Re: gnome-keyring Quantifying non-pageable memory and expanding if necessary



 Hi Stef,

First ideology, then pragmatics :

Capabilities are an important security feature. It is only fair that a security component will be among the first to drive their use in real, packaged software. A little googling shows that people have been considering using capabilities in packages recently, but I don't see evidence of their being used yet.

Pragmatically, both Debian packages and RPMs include a post-install script (postinst on Debian). The maintainers could add a line or two to this script to set the capability on the file. If any package maintainers are on this list, I would like to hear their opinions.
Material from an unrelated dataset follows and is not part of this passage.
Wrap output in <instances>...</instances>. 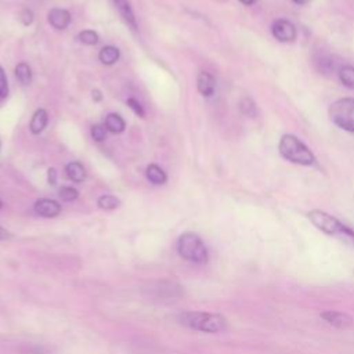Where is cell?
<instances>
[{"instance_id": "7c38bea8", "label": "cell", "mask_w": 354, "mask_h": 354, "mask_svg": "<svg viewBox=\"0 0 354 354\" xmlns=\"http://www.w3.org/2000/svg\"><path fill=\"white\" fill-rule=\"evenodd\" d=\"M314 65L322 75H330L336 68V64L329 54H318L314 58Z\"/></svg>"}, {"instance_id": "2e32d148", "label": "cell", "mask_w": 354, "mask_h": 354, "mask_svg": "<svg viewBox=\"0 0 354 354\" xmlns=\"http://www.w3.org/2000/svg\"><path fill=\"white\" fill-rule=\"evenodd\" d=\"M105 127L106 130H109L111 133H122L126 127V123L123 120V118L118 113H109L105 118Z\"/></svg>"}, {"instance_id": "f1b7e54d", "label": "cell", "mask_w": 354, "mask_h": 354, "mask_svg": "<svg viewBox=\"0 0 354 354\" xmlns=\"http://www.w3.org/2000/svg\"><path fill=\"white\" fill-rule=\"evenodd\" d=\"M11 238H12V234L0 225V241H7Z\"/></svg>"}, {"instance_id": "d6a6232c", "label": "cell", "mask_w": 354, "mask_h": 354, "mask_svg": "<svg viewBox=\"0 0 354 354\" xmlns=\"http://www.w3.org/2000/svg\"><path fill=\"white\" fill-rule=\"evenodd\" d=\"M1 207H3V202L0 201V209H1Z\"/></svg>"}, {"instance_id": "ffe728a7", "label": "cell", "mask_w": 354, "mask_h": 354, "mask_svg": "<svg viewBox=\"0 0 354 354\" xmlns=\"http://www.w3.org/2000/svg\"><path fill=\"white\" fill-rule=\"evenodd\" d=\"M97 205L102 210H113L120 205V201L113 195H102L98 198Z\"/></svg>"}, {"instance_id": "cb8c5ba5", "label": "cell", "mask_w": 354, "mask_h": 354, "mask_svg": "<svg viewBox=\"0 0 354 354\" xmlns=\"http://www.w3.org/2000/svg\"><path fill=\"white\" fill-rule=\"evenodd\" d=\"M8 95V83L4 73V69L0 66V102Z\"/></svg>"}, {"instance_id": "f546056e", "label": "cell", "mask_w": 354, "mask_h": 354, "mask_svg": "<svg viewBox=\"0 0 354 354\" xmlns=\"http://www.w3.org/2000/svg\"><path fill=\"white\" fill-rule=\"evenodd\" d=\"M91 94H93V100H94L95 102H100V101L102 100V94H101L100 90H93Z\"/></svg>"}, {"instance_id": "7a4b0ae2", "label": "cell", "mask_w": 354, "mask_h": 354, "mask_svg": "<svg viewBox=\"0 0 354 354\" xmlns=\"http://www.w3.org/2000/svg\"><path fill=\"white\" fill-rule=\"evenodd\" d=\"M177 319L183 326L205 333H220L227 329V319L216 313L184 311Z\"/></svg>"}, {"instance_id": "ba28073f", "label": "cell", "mask_w": 354, "mask_h": 354, "mask_svg": "<svg viewBox=\"0 0 354 354\" xmlns=\"http://www.w3.org/2000/svg\"><path fill=\"white\" fill-rule=\"evenodd\" d=\"M33 209H35L36 214H39L41 217H55L61 213V205L57 201L47 199V198H41V199L36 201Z\"/></svg>"}, {"instance_id": "9c48e42d", "label": "cell", "mask_w": 354, "mask_h": 354, "mask_svg": "<svg viewBox=\"0 0 354 354\" xmlns=\"http://www.w3.org/2000/svg\"><path fill=\"white\" fill-rule=\"evenodd\" d=\"M48 22L53 28L62 30L69 25L71 14H69V11H66L64 8H53L48 12Z\"/></svg>"}, {"instance_id": "d4e9b609", "label": "cell", "mask_w": 354, "mask_h": 354, "mask_svg": "<svg viewBox=\"0 0 354 354\" xmlns=\"http://www.w3.org/2000/svg\"><path fill=\"white\" fill-rule=\"evenodd\" d=\"M18 19H19V22H21L22 25L28 26V25H30L32 21H33V12H32L29 8H24V10L18 14Z\"/></svg>"}, {"instance_id": "6da1fadb", "label": "cell", "mask_w": 354, "mask_h": 354, "mask_svg": "<svg viewBox=\"0 0 354 354\" xmlns=\"http://www.w3.org/2000/svg\"><path fill=\"white\" fill-rule=\"evenodd\" d=\"M307 217L311 221V224L315 228H318L321 232L335 236L339 241H342L343 243L354 248V230L347 227L346 224H343L340 220H337L332 214H329L324 210L314 209V210L308 212Z\"/></svg>"}, {"instance_id": "4fadbf2b", "label": "cell", "mask_w": 354, "mask_h": 354, "mask_svg": "<svg viewBox=\"0 0 354 354\" xmlns=\"http://www.w3.org/2000/svg\"><path fill=\"white\" fill-rule=\"evenodd\" d=\"M47 122H48V115H47L46 109L39 108V109L33 113V116H32V120H30V124H29L30 131H32L33 134L41 133V131L46 129V126H47Z\"/></svg>"}, {"instance_id": "4316f807", "label": "cell", "mask_w": 354, "mask_h": 354, "mask_svg": "<svg viewBox=\"0 0 354 354\" xmlns=\"http://www.w3.org/2000/svg\"><path fill=\"white\" fill-rule=\"evenodd\" d=\"M105 129H104V126H101V124H94L93 127H91V137L95 140V141H102L104 138H105Z\"/></svg>"}, {"instance_id": "e0dca14e", "label": "cell", "mask_w": 354, "mask_h": 354, "mask_svg": "<svg viewBox=\"0 0 354 354\" xmlns=\"http://www.w3.org/2000/svg\"><path fill=\"white\" fill-rule=\"evenodd\" d=\"M147 178H148L152 184L160 185V184H165V183H166L167 176H166V173H165L158 165H149V166L147 167Z\"/></svg>"}, {"instance_id": "d6986e66", "label": "cell", "mask_w": 354, "mask_h": 354, "mask_svg": "<svg viewBox=\"0 0 354 354\" xmlns=\"http://www.w3.org/2000/svg\"><path fill=\"white\" fill-rule=\"evenodd\" d=\"M15 76L22 84H29L32 82V69L26 62H19L15 66Z\"/></svg>"}, {"instance_id": "9a60e30c", "label": "cell", "mask_w": 354, "mask_h": 354, "mask_svg": "<svg viewBox=\"0 0 354 354\" xmlns=\"http://www.w3.org/2000/svg\"><path fill=\"white\" fill-rule=\"evenodd\" d=\"M120 57L119 48L115 46H105L100 50L98 58L104 65H113Z\"/></svg>"}, {"instance_id": "30bf717a", "label": "cell", "mask_w": 354, "mask_h": 354, "mask_svg": "<svg viewBox=\"0 0 354 354\" xmlns=\"http://www.w3.org/2000/svg\"><path fill=\"white\" fill-rule=\"evenodd\" d=\"M198 91L203 95V97H210L213 95L214 90H216V79L212 73L209 72H201L198 75Z\"/></svg>"}, {"instance_id": "4dcf8cb0", "label": "cell", "mask_w": 354, "mask_h": 354, "mask_svg": "<svg viewBox=\"0 0 354 354\" xmlns=\"http://www.w3.org/2000/svg\"><path fill=\"white\" fill-rule=\"evenodd\" d=\"M242 4H245V6H252L256 0H239Z\"/></svg>"}, {"instance_id": "5b68a950", "label": "cell", "mask_w": 354, "mask_h": 354, "mask_svg": "<svg viewBox=\"0 0 354 354\" xmlns=\"http://www.w3.org/2000/svg\"><path fill=\"white\" fill-rule=\"evenodd\" d=\"M330 120L340 129L354 133V98H339L329 106Z\"/></svg>"}, {"instance_id": "1f68e13d", "label": "cell", "mask_w": 354, "mask_h": 354, "mask_svg": "<svg viewBox=\"0 0 354 354\" xmlns=\"http://www.w3.org/2000/svg\"><path fill=\"white\" fill-rule=\"evenodd\" d=\"M295 4H300V6H303V4H307L310 0H292Z\"/></svg>"}, {"instance_id": "ac0fdd59", "label": "cell", "mask_w": 354, "mask_h": 354, "mask_svg": "<svg viewBox=\"0 0 354 354\" xmlns=\"http://www.w3.org/2000/svg\"><path fill=\"white\" fill-rule=\"evenodd\" d=\"M337 73H339L340 82H342L346 87L354 90V66H351V65H344V66H342V68L339 69Z\"/></svg>"}, {"instance_id": "83f0119b", "label": "cell", "mask_w": 354, "mask_h": 354, "mask_svg": "<svg viewBox=\"0 0 354 354\" xmlns=\"http://www.w3.org/2000/svg\"><path fill=\"white\" fill-rule=\"evenodd\" d=\"M47 180H48V184L55 185V183H57V170H55L54 167L48 169V171H47Z\"/></svg>"}, {"instance_id": "52a82bcc", "label": "cell", "mask_w": 354, "mask_h": 354, "mask_svg": "<svg viewBox=\"0 0 354 354\" xmlns=\"http://www.w3.org/2000/svg\"><path fill=\"white\" fill-rule=\"evenodd\" d=\"M321 318L328 324L332 325L337 329H347L348 326L353 325V318L342 311H335V310H325L321 313Z\"/></svg>"}, {"instance_id": "3957f363", "label": "cell", "mask_w": 354, "mask_h": 354, "mask_svg": "<svg viewBox=\"0 0 354 354\" xmlns=\"http://www.w3.org/2000/svg\"><path fill=\"white\" fill-rule=\"evenodd\" d=\"M278 149H279V153L292 163L301 165V166H311L315 162L314 153L295 134H283L279 140Z\"/></svg>"}, {"instance_id": "44dd1931", "label": "cell", "mask_w": 354, "mask_h": 354, "mask_svg": "<svg viewBox=\"0 0 354 354\" xmlns=\"http://www.w3.org/2000/svg\"><path fill=\"white\" fill-rule=\"evenodd\" d=\"M77 39L80 43L83 44H87V46H94L98 43V35L97 32L94 30H90V29H86V30H82L79 35H77Z\"/></svg>"}, {"instance_id": "5bb4252c", "label": "cell", "mask_w": 354, "mask_h": 354, "mask_svg": "<svg viewBox=\"0 0 354 354\" xmlns=\"http://www.w3.org/2000/svg\"><path fill=\"white\" fill-rule=\"evenodd\" d=\"M66 176L73 183H83L86 178V170L80 162H71L66 165Z\"/></svg>"}, {"instance_id": "7402d4cb", "label": "cell", "mask_w": 354, "mask_h": 354, "mask_svg": "<svg viewBox=\"0 0 354 354\" xmlns=\"http://www.w3.org/2000/svg\"><path fill=\"white\" fill-rule=\"evenodd\" d=\"M58 195L62 201L71 202V201H75L79 196V192H77V189H75L72 187H61Z\"/></svg>"}, {"instance_id": "603a6c76", "label": "cell", "mask_w": 354, "mask_h": 354, "mask_svg": "<svg viewBox=\"0 0 354 354\" xmlns=\"http://www.w3.org/2000/svg\"><path fill=\"white\" fill-rule=\"evenodd\" d=\"M241 112L248 115V116H254L256 115V105L250 98H243L239 104Z\"/></svg>"}, {"instance_id": "8fae6325", "label": "cell", "mask_w": 354, "mask_h": 354, "mask_svg": "<svg viewBox=\"0 0 354 354\" xmlns=\"http://www.w3.org/2000/svg\"><path fill=\"white\" fill-rule=\"evenodd\" d=\"M112 3L115 4V7L118 8L120 17L124 19V22L133 29H137V24H136V17L133 14V10L130 7V4L127 3V0H112Z\"/></svg>"}, {"instance_id": "277c9868", "label": "cell", "mask_w": 354, "mask_h": 354, "mask_svg": "<svg viewBox=\"0 0 354 354\" xmlns=\"http://www.w3.org/2000/svg\"><path fill=\"white\" fill-rule=\"evenodd\" d=\"M177 252L178 254L191 263L205 264L209 259L207 248L201 239V236L195 232H184L178 236L177 241Z\"/></svg>"}, {"instance_id": "8992f818", "label": "cell", "mask_w": 354, "mask_h": 354, "mask_svg": "<svg viewBox=\"0 0 354 354\" xmlns=\"http://www.w3.org/2000/svg\"><path fill=\"white\" fill-rule=\"evenodd\" d=\"M272 36L282 43H290L296 39V28L288 19H277L271 28Z\"/></svg>"}, {"instance_id": "484cf974", "label": "cell", "mask_w": 354, "mask_h": 354, "mask_svg": "<svg viewBox=\"0 0 354 354\" xmlns=\"http://www.w3.org/2000/svg\"><path fill=\"white\" fill-rule=\"evenodd\" d=\"M127 105L130 106V109H131L137 116L144 118L145 112H144V109H142L141 104H140L137 100H134V98H129V100H127Z\"/></svg>"}]
</instances>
Two additional alternatives:

1. Use the the capability, but do it programatically. The demon should be installed suid-root, and upon startup, it sets this capability on the process, and then drops all other privileges.
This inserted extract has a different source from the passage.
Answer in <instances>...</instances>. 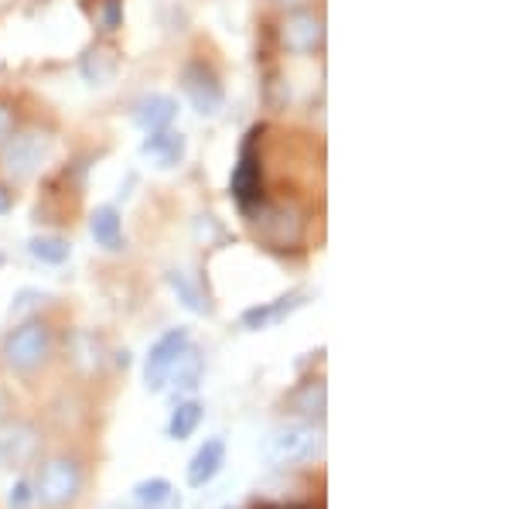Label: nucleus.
Listing matches in <instances>:
<instances>
[{"label":"nucleus","mask_w":512,"mask_h":509,"mask_svg":"<svg viewBox=\"0 0 512 509\" xmlns=\"http://www.w3.org/2000/svg\"><path fill=\"white\" fill-rule=\"evenodd\" d=\"M41 445H45L41 428L35 421H28V417H7L0 424V465L4 469L21 472L28 465H35L41 458Z\"/></svg>","instance_id":"obj_5"},{"label":"nucleus","mask_w":512,"mask_h":509,"mask_svg":"<svg viewBox=\"0 0 512 509\" xmlns=\"http://www.w3.org/2000/svg\"><path fill=\"white\" fill-rule=\"evenodd\" d=\"M181 89H185L188 103H192L202 117H216L222 106H226V89H222L216 69L202 59L188 62L185 69H181Z\"/></svg>","instance_id":"obj_6"},{"label":"nucleus","mask_w":512,"mask_h":509,"mask_svg":"<svg viewBox=\"0 0 512 509\" xmlns=\"http://www.w3.org/2000/svg\"><path fill=\"white\" fill-rule=\"evenodd\" d=\"M140 151L158 164V168H178V164L185 161V137L175 134V130H154V134H147V141L140 144Z\"/></svg>","instance_id":"obj_14"},{"label":"nucleus","mask_w":512,"mask_h":509,"mask_svg":"<svg viewBox=\"0 0 512 509\" xmlns=\"http://www.w3.org/2000/svg\"><path fill=\"white\" fill-rule=\"evenodd\" d=\"M175 117H178V103L164 93L144 96V100H137V106H134V123L140 130H147V134H154V130H168Z\"/></svg>","instance_id":"obj_12"},{"label":"nucleus","mask_w":512,"mask_h":509,"mask_svg":"<svg viewBox=\"0 0 512 509\" xmlns=\"http://www.w3.org/2000/svg\"><path fill=\"white\" fill-rule=\"evenodd\" d=\"M325 451V438H321V428L308 421H287L274 428L263 438L260 455L267 458L277 469H291V465H308L321 458Z\"/></svg>","instance_id":"obj_2"},{"label":"nucleus","mask_w":512,"mask_h":509,"mask_svg":"<svg viewBox=\"0 0 512 509\" xmlns=\"http://www.w3.org/2000/svg\"><path fill=\"white\" fill-rule=\"evenodd\" d=\"M11 134H14V110L0 103V147L11 141Z\"/></svg>","instance_id":"obj_24"},{"label":"nucleus","mask_w":512,"mask_h":509,"mask_svg":"<svg viewBox=\"0 0 512 509\" xmlns=\"http://www.w3.org/2000/svg\"><path fill=\"white\" fill-rule=\"evenodd\" d=\"M4 363L11 373L18 376H35L38 369L48 366V359L55 356V332L48 322L41 318H28L18 328H11L4 339V349H0Z\"/></svg>","instance_id":"obj_1"},{"label":"nucleus","mask_w":512,"mask_h":509,"mask_svg":"<svg viewBox=\"0 0 512 509\" xmlns=\"http://www.w3.org/2000/svg\"><path fill=\"white\" fill-rule=\"evenodd\" d=\"M14 209V199H11V192H7L4 185H0V216H7V212Z\"/></svg>","instance_id":"obj_25"},{"label":"nucleus","mask_w":512,"mask_h":509,"mask_svg":"<svg viewBox=\"0 0 512 509\" xmlns=\"http://www.w3.org/2000/svg\"><path fill=\"white\" fill-rule=\"evenodd\" d=\"M79 69H82V79L86 82H93V86H106V82L117 76V52L106 48V45L89 48V52L82 55Z\"/></svg>","instance_id":"obj_16"},{"label":"nucleus","mask_w":512,"mask_h":509,"mask_svg":"<svg viewBox=\"0 0 512 509\" xmlns=\"http://www.w3.org/2000/svg\"><path fill=\"white\" fill-rule=\"evenodd\" d=\"M280 48L287 55H315L325 45V18L311 11H294L280 21Z\"/></svg>","instance_id":"obj_8"},{"label":"nucleus","mask_w":512,"mask_h":509,"mask_svg":"<svg viewBox=\"0 0 512 509\" xmlns=\"http://www.w3.org/2000/svg\"><path fill=\"white\" fill-rule=\"evenodd\" d=\"M304 305V294H284V298L277 301H267V305H253L243 311V325L250 328V332H260V328H270V325H280L287 315H291L294 308Z\"/></svg>","instance_id":"obj_13"},{"label":"nucleus","mask_w":512,"mask_h":509,"mask_svg":"<svg viewBox=\"0 0 512 509\" xmlns=\"http://www.w3.org/2000/svg\"><path fill=\"white\" fill-rule=\"evenodd\" d=\"M86 489V469L76 455H55L38 469L35 503L41 509H72Z\"/></svg>","instance_id":"obj_3"},{"label":"nucleus","mask_w":512,"mask_h":509,"mask_svg":"<svg viewBox=\"0 0 512 509\" xmlns=\"http://www.w3.org/2000/svg\"><path fill=\"white\" fill-rule=\"evenodd\" d=\"M222 465H226V441L209 438L192 455V462H188V486H192V489L209 486V482L222 472Z\"/></svg>","instance_id":"obj_11"},{"label":"nucleus","mask_w":512,"mask_h":509,"mask_svg":"<svg viewBox=\"0 0 512 509\" xmlns=\"http://www.w3.org/2000/svg\"><path fill=\"white\" fill-rule=\"evenodd\" d=\"M260 134L263 127H253L246 134L243 147H239V161L233 168V182H229V192H233V202L239 205L243 216H253L256 209H263V164H260Z\"/></svg>","instance_id":"obj_4"},{"label":"nucleus","mask_w":512,"mask_h":509,"mask_svg":"<svg viewBox=\"0 0 512 509\" xmlns=\"http://www.w3.org/2000/svg\"><path fill=\"white\" fill-rule=\"evenodd\" d=\"M89 233L103 250L117 253L123 250V219L117 205H96V212L89 216Z\"/></svg>","instance_id":"obj_15"},{"label":"nucleus","mask_w":512,"mask_h":509,"mask_svg":"<svg viewBox=\"0 0 512 509\" xmlns=\"http://www.w3.org/2000/svg\"><path fill=\"white\" fill-rule=\"evenodd\" d=\"M48 158V137L38 130L28 134H11V141L4 144V171L11 178H28L41 168V161Z\"/></svg>","instance_id":"obj_9"},{"label":"nucleus","mask_w":512,"mask_h":509,"mask_svg":"<svg viewBox=\"0 0 512 509\" xmlns=\"http://www.w3.org/2000/svg\"><path fill=\"white\" fill-rule=\"evenodd\" d=\"M274 509H308V506H294V503H287V506H274Z\"/></svg>","instance_id":"obj_27"},{"label":"nucleus","mask_w":512,"mask_h":509,"mask_svg":"<svg viewBox=\"0 0 512 509\" xmlns=\"http://www.w3.org/2000/svg\"><path fill=\"white\" fill-rule=\"evenodd\" d=\"M171 492H175V489H171V482H168V479H161V475H154V479L137 482V486H134V499H137L140 506L154 509V506L168 503Z\"/></svg>","instance_id":"obj_21"},{"label":"nucleus","mask_w":512,"mask_h":509,"mask_svg":"<svg viewBox=\"0 0 512 509\" xmlns=\"http://www.w3.org/2000/svg\"><path fill=\"white\" fill-rule=\"evenodd\" d=\"M123 24V0H106L103 4V28L117 31Z\"/></svg>","instance_id":"obj_23"},{"label":"nucleus","mask_w":512,"mask_h":509,"mask_svg":"<svg viewBox=\"0 0 512 509\" xmlns=\"http://www.w3.org/2000/svg\"><path fill=\"white\" fill-rule=\"evenodd\" d=\"M31 503H35V486H31L28 479H18V482L11 486L7 506H11V509H31Z\"/></svg>","instance_id":"obj_22"},{"label":"nucleus","mask_w":512,"mask_h":509,"mask_svg":"<svg viewBox=\"0 0 512 509\" xmlns=\"http://www.w3.org/2000/svg\"><path fill=\"white\" fill-rule=\"evenodd\" d=\"M192 346V335H188V328H168V332L161 335L158 342L151 346L144 359V383L151 393H161L168 387V373L171 366L178 363V356Z\"/></svg>","instance_id":"obj_7"},{"label":"nucleus","mask_w":512,"mask_h":509,"mask_svg":"<svg viewBox=\"0 0 512 509\" xmlns=\"http://www.w3.org/2000/svg\"><path fill=\"white\" fill-rule=\"evenodd\" d=\"M168 383L175 387V393H192L198 383H202V352L195 346H188L181 352L178 363L171 366V373H168Z\"/></svg>","instance_id":"obj_17"},{"label":"nucleus","mask_w":512,"mask_h":509,"mask_svg":"<svg viewBox=\"0 0 512 509\" xmlns=\"http://www.w3.org/2000/svg\"><path fill=\"white\" fill-rule=\"evenodd\" d=\"M28 253L35 260H41V264L59 267L72 257V246L69 240H62V236H35V240L28 243Z\"/></svg>","instance_id":"obj_19"},{"label":"nucleus","mask_w":512,"mask_h":509,"mask_svg":"<svg viewBox=\"0 0 512 509\" xmlns=\"http://www.w3.org/2000/svg\"><path fill=\"white\" fill-rule=\"evenodd\" d=\"M202 404L198 400H178L175 410H171V421H168V438L171 441H188L202 424Z\"/></svg>","instance_id":"obj_18"},{"label":"nucleus","mask_w":512,"mask_h":509,"mask_svg":"<svg viewBox=\"0 0 512 509\" xmlns=\"http://www.w3.org/2000/svg\"><path fill=\"white\" fill-rule=\"evenodd\" d=\"M168 284L175 287L178 301L188 311H195V315H205V311H209V305H205V298H202V291H198V287L188 281L185 270H168Z\"/></svg>","instance_id":"obj_20"},{"label":"nucleus","mask_w":512,"mask_h":509,"mask_svg":"<svg viewBox=\"0 0 512 509\" xmlns=\"http://www.w3.org/2000/svg\"><path fill=\"white\" fill-rule=\"evenodd\" d=\"M287 414H294L297 421H308V424H321L325 421V407H328V387L321 376H308V380H301L297 387L287 393L284 400Z\"/></svg>","instance_id":"obj_10"},{"label":"nucleus","mask_w":512,"mask_h":509,"mask_svg":"<svg viewBox=\"0 0 512 509\" xmlns=\"http://www.w3.org/2000/svg\"><path fill=\"white\" fill-rule=\"evenodd\" d=\"M277 4H284V7H297V4H308V0H277Z\"/></svg>","instance_id":"obj_26"},{"label":"nucleus","mask_w":512,"mask_h":509,"mask_svg":"<svg viewBox=\"0 0 512 509\" xmlns=\"http://www.w3.org/2000/svg\"><path fill=\"white\" fill-rule=\"evenodd\" d=\"M0 267H4V253H0Z\"/></svg>","instance_id":"obj_28"}]
</instances>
2. Much more complex, but doesn't require capabilities: since the accounting of locked pages is per-process, you can require each process that uses the demon to allocate the locked memory itself, and "donate" it to the demon. "mmap()" can create shared+locked areas. This should work for all the using processes, other than Seahorse (because Seahorse needs much more memory). But AFAIK, normal users rarely use Seahorse directly.

Thanks,
    Yaron

On 14/10/10 17:29, Stef Walter wrote:
On 2010-10-13 04:42, Yaron Sheffer wrote:
  Hi Stef,

it looks like the allocation of locked pages is governed by a specific
process capability: CAP_IPC_LOCK. Capabilities can be set on the
executable at install time:

sudo setcap CAP_IPC_LOCK+ep<file>

Maybe setting this flag on the demon at install time will solve the
problem (you do NOT have to be fully privileged). Note that this
mechanism is very OS/version specific. I tried it successfully on the
attached piece of code.
Interesting. So we would set this during install, and then make note for
distributors to try and keep this somehow? But I'm not sure how well
these caps work in tarballs and packages (ie: debs and rpms).

Thanks for discovering this, but is there a second solution?